Zapisy pytań dotyczących scen
+===+
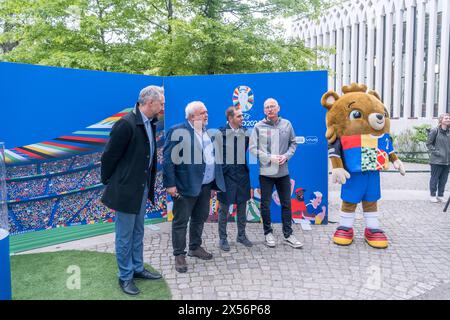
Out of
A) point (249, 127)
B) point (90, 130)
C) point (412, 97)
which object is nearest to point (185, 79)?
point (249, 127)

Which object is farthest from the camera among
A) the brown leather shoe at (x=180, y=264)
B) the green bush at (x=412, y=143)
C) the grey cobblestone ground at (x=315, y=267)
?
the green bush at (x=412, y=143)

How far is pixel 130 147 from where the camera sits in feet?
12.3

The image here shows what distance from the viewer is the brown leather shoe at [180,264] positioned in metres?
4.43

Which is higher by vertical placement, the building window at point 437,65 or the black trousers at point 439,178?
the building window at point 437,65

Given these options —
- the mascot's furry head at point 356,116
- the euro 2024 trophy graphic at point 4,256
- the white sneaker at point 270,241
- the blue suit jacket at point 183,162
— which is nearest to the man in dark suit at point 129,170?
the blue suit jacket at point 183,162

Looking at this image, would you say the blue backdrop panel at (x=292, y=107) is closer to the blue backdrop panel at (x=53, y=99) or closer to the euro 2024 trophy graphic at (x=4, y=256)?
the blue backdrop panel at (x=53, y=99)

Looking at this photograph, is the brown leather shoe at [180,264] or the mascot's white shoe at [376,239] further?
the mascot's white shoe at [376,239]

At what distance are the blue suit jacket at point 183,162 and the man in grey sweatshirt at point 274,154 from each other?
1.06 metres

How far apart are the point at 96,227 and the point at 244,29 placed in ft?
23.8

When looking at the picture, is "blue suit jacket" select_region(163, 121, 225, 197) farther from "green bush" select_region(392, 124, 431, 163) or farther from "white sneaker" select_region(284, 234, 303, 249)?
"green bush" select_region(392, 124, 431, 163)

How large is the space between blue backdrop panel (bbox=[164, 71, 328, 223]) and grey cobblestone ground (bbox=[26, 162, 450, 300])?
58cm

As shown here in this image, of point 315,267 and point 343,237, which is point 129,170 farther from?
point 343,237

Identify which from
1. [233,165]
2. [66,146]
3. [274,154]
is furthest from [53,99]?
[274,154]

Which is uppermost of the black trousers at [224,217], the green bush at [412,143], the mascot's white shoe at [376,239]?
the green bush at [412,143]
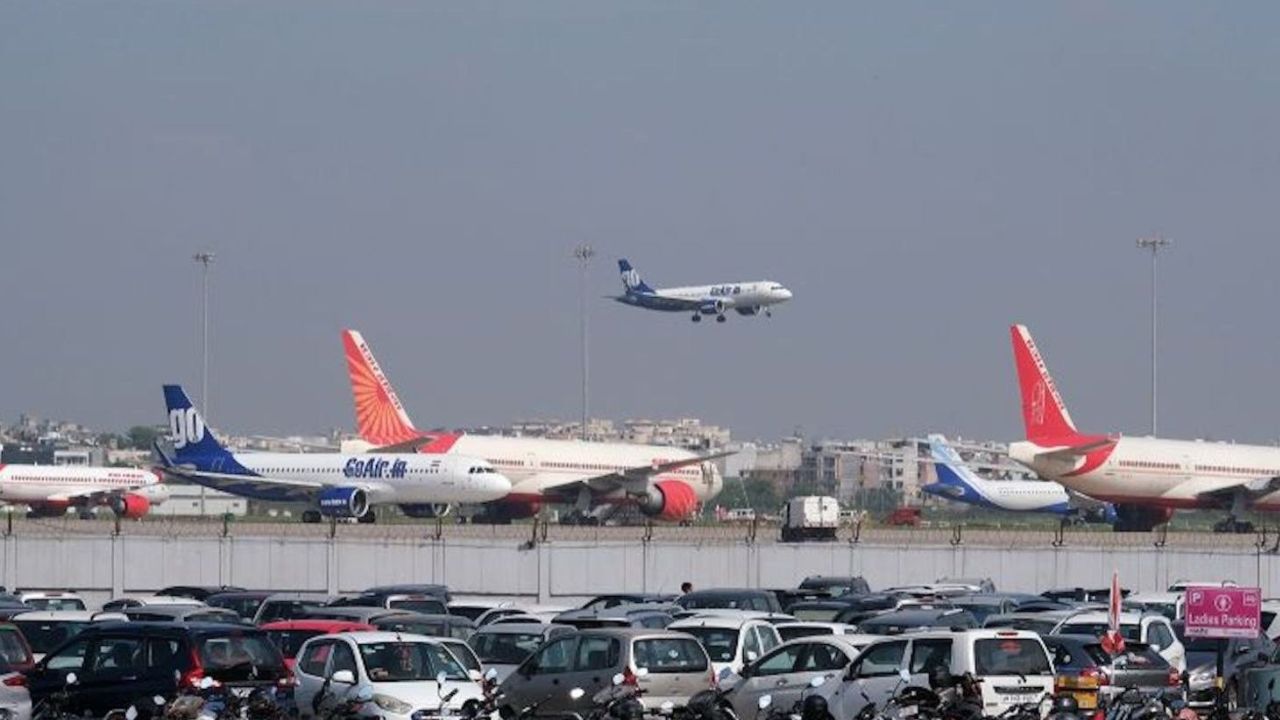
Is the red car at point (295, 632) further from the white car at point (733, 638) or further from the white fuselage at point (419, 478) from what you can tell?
+===+
- _POLECENIE_
Ułóż w tabelę Markdown z kolumnami „Nr” i „Treść” wszystko od linii zawierającej „As shown here” w dół aż do końca wierszy, bez pustych linii. Obrazy pomiń.

- _WYNIK PONIŻEJ_
| Nr | Treść |
|---|---|
| 1 | As shown here in this image, of point 315,267 and point 343,237, which is point 129,170 farther from? |
| 2 | point 343,237 |
| 3 | Identify which from |
| 4 | 1. [233,165] |
| 5 | 2. [66,146] |
| 6 | 3. [274,154] |
| 7 | is furthest from [53,99]? |
| 8 | [274,154] |
| 9 | Which is uppermost of the black trousers at [224,217], the green bush at [412,143], the mascot's white shoe at [376,239]? |
| 10 | the green bush at [412,143] |
| 11 | Is the red car at point (295, 632) further from the white car at point (733, 638) or further from the white fuselage at point (419, 478) from what you can tell? |